During this time I developed severe skin reactions to topical gluten containing grains and wheat , working in restaurants and commercial kitchens was no longer an option due to exposure and contamination. I had to completely re -learn how to cook and had to re- stock my kitchen . I had to retire my beloved pots, pans and vintage pasta machine that were passed down to me. My first few years in my new kitchen were frustrating- joyless and expensive. Ready made gluten free baked goods were tasteless bricks and - at that time- there were few options for pastas- flours- etc. Through trial and error and a longing. for the foods I was raised on I began to recreate my family dishes and desserts. I began to source alternate flours and grains and began to study how restaurants back in Italy adapted cuisine and ingredients for people with Celiac Sprue Disease and other allergies. It became my therapy and outlet from the stress of working in the third largest public school system in the United States and a counter to my hours growing my art studio.

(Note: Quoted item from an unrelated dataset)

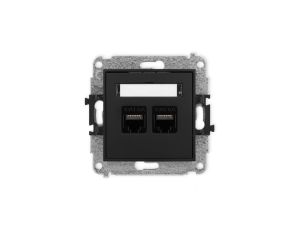 ICON Mechanizm gniazda komputerowego podwójnego 2xRJ45, kat. 6A, 8-stykowy czarny mat 12IGK-8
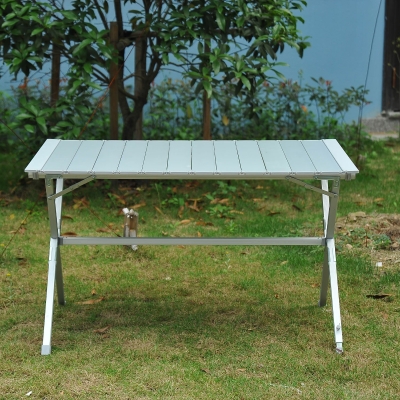 Outsunny 45”x28”x28” Aluminum Portable Picnic Table Folding Roll Up Top Aluminum Camp BBQ Table with Carrying Bag, Silver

Like every savvy teacher of teens knows -food is the magical healer and motivator. I began to bring in my goodies and food for my co-workers and students to try and give me honest feedback. They fell in love these " tasting lunches" and "foodie Fridays " and learned about my dietary needs as I learned about theirs. Acts of food and art became my tool to reach the most in need learners. My family also ate my adapted dishes and could not tell the difference other than expressing shock and concern when I sat down and ate the same food with them. They also shared the notion that gluten free meant tasteless - bland and was not something to be enjoyed. It was here that the idea of blogging and writing a cookbook was born, I was asked daily by friends and family to write one and teach them but time was never on my side .
It wasn't until my mother and last Nonna were diagnosed with stage 4 bone and lung cancers during the pandemic that I thought about jumping head first back into food and culinary writing. Sadly they both passed within a month of one another and I went into autoimmune induced heart failure few months after in 2022. On my birthday in February of 2022 I was taken off the critical list and deemed stable. I owe my life and second chance to the amazing staff and medical team at Northwestern Memorial Hospital in Chicago and my guardian angels, my mom and grandmother. The day after returning home from the hospital, I commissioned a pendant from a dear jeweler friend of mine. I wear it daily to remind me of my true birthday and Alive Day ( February 2022). This pendant was also a promise to myself to live my most authentic and true life. Taking the lessons I learned through processing my grief of losing the two people I cherished most in my life and fighting to recover , I stopped putting off my desires and dreams. After intense soul searching -and much difficulty- I decided to leave education and behavioral health ( for now) and pursue Art and Food full-time. This blog- my books and current art is the culmination of those steps- actions and elbow grease. I hope you find the joy in this project as much as I do and make my family's ( and my own original recipes ) in good health and happiness. From my Tuscan Kitchen to yours! Dalla mia cucina all tua! Baci!